Using the Cluster

In bioinformatics, jobs require enormous amounts of data transfer. Linking computers together to create clusters has proven to be the most efficient means to accomplish this task. Through memory-intensive processing at incredibly high speeds, our lab can comb databases throughout the world and organize and store extremely specified biological information. Also, the driving power of multiple cores makes possible the ability to run jobs in parallel.  Operations that might take months to process on conventional computers can be completed in a matter of hours.

The cluster is an amazing tool allowing multiple users to tackle multiple tasks with minimal impediment or interference. Despite its considerable power, even the cluster has limitations to the amount of data that it can process. The scheduler and resource manager maximize efficiency through priority, but users must also take measures to conserve cluster resources, as the following section demonstrates.

Converting to a Compute Node Saves System Resources:

Upon entering your username and password, you initially interface with the login node. This head node serves as the entry point for all operations performed on the cluster. However, using the login node for resource-intensive tasks can potentially interfere with the cluster’s efficiency by taking away limited resources from others. It is therefore recommended to access a compute node for the brunt of operations performed on the cluster. 

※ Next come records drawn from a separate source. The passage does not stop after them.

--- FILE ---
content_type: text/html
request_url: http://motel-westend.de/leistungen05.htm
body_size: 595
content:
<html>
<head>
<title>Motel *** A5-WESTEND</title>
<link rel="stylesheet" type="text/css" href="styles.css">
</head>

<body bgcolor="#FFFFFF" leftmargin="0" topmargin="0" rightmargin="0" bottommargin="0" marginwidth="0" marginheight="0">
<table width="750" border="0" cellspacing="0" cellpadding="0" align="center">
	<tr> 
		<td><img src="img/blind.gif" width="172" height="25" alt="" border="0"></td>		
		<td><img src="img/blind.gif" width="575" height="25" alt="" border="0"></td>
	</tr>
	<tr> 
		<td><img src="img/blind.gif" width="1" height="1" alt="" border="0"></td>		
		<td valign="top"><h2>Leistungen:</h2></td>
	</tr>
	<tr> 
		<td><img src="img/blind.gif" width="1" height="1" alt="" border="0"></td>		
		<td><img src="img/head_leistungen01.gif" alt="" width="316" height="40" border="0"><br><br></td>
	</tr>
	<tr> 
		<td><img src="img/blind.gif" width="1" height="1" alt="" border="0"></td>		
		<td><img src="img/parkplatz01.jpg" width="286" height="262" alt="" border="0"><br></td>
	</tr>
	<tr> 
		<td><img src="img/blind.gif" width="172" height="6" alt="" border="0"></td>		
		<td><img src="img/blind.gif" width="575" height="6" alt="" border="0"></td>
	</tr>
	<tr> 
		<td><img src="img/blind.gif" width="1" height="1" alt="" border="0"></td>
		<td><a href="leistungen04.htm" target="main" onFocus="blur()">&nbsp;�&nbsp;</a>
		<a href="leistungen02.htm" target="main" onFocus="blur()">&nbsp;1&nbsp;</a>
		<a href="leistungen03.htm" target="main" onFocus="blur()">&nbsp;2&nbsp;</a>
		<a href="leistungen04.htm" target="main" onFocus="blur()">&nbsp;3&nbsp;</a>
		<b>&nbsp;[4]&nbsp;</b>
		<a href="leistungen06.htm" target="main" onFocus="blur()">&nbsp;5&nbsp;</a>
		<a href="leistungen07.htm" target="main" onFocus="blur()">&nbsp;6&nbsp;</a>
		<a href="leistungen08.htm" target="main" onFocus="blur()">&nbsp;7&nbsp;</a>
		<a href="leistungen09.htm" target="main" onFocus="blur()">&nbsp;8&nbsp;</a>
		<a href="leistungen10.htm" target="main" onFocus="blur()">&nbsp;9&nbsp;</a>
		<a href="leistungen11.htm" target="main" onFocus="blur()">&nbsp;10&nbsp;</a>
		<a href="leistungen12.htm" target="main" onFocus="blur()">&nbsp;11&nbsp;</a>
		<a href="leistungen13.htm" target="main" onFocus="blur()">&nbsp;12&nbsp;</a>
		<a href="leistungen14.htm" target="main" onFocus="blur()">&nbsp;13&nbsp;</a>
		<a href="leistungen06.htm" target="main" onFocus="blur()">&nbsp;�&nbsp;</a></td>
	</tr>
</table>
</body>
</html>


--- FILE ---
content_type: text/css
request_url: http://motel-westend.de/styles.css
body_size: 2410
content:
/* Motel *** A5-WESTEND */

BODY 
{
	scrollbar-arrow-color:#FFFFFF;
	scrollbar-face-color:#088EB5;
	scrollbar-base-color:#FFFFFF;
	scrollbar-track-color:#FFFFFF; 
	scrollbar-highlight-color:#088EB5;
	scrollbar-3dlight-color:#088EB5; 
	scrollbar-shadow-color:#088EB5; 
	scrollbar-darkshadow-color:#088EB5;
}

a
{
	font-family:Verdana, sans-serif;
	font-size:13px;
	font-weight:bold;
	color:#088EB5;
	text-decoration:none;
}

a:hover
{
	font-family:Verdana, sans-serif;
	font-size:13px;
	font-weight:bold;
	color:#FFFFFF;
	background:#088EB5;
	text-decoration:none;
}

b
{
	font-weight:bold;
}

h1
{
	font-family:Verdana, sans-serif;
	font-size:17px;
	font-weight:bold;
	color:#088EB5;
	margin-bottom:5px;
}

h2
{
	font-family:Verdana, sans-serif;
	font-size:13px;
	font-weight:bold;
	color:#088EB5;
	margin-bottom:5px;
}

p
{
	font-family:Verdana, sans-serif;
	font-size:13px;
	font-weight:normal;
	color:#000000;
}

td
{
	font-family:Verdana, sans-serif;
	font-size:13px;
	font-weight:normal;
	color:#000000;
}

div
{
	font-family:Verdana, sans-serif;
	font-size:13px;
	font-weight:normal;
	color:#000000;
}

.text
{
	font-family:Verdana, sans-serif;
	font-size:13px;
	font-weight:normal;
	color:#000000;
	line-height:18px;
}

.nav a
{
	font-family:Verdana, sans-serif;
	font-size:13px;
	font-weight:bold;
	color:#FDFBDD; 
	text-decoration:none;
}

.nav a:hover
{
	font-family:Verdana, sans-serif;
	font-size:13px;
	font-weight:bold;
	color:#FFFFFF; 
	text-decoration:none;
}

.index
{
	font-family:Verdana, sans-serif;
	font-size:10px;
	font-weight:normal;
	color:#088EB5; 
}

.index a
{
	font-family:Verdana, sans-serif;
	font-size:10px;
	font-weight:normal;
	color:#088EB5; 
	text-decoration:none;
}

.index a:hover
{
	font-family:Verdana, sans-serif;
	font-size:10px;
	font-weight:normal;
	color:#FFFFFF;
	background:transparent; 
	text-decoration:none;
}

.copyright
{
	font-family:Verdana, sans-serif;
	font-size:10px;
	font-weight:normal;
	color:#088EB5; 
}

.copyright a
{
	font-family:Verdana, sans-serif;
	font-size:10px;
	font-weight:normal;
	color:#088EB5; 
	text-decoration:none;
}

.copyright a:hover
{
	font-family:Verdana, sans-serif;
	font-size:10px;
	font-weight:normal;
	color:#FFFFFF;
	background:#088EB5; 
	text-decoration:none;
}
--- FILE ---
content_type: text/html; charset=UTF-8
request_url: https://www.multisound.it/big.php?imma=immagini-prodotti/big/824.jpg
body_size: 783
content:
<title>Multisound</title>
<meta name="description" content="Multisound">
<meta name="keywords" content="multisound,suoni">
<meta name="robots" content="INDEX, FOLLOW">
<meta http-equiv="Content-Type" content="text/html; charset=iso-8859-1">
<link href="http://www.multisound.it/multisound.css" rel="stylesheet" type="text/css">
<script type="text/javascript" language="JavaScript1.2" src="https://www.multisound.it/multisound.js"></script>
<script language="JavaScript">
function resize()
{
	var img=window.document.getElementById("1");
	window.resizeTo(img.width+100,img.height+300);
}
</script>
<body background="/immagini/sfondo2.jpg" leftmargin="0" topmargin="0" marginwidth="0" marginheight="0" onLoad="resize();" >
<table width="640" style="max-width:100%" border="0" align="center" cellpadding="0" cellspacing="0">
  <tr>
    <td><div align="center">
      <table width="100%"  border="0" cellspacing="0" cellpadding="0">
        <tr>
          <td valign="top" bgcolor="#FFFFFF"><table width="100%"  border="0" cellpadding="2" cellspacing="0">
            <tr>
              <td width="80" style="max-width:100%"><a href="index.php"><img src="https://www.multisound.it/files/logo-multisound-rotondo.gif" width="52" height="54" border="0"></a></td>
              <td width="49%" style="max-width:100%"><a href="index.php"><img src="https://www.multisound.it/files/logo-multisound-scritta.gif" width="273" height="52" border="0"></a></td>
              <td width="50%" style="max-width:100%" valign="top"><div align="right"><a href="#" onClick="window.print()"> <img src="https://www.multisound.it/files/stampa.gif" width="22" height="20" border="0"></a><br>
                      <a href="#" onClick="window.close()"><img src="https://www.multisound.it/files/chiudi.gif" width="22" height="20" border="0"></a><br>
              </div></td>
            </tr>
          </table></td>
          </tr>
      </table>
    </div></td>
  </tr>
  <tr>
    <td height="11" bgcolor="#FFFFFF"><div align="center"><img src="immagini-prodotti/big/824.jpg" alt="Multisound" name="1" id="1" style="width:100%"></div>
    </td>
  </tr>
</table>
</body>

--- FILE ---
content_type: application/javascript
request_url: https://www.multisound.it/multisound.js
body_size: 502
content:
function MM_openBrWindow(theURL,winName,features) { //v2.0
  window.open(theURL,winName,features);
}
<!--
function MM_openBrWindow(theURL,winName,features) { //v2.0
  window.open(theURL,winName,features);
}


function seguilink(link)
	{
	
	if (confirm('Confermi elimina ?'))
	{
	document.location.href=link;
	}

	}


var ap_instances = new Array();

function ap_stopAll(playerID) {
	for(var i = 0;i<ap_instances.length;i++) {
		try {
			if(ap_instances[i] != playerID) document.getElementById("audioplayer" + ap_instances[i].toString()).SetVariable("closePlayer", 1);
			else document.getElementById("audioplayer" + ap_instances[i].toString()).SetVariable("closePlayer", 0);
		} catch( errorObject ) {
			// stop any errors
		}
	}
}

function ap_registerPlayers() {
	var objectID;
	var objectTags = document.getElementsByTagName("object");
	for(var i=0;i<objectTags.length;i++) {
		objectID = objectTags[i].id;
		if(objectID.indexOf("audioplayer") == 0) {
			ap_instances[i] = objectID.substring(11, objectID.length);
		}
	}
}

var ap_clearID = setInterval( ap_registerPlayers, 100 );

Compute nodes are generally used for working in the interactive mode to run smaller jobs or to refine the individual components of larger ones. Not only do compute nodes free up the system from unnecessary drag, they also enable failovers (redundancy safeguards) which protect against data loss and job termination. Simply put, compute nodes occupy considerably less bandwidth than login nodes. It is therefore recommended that users bypass the login node for all situations except those requiring massive data transfer or downloads from remote servers.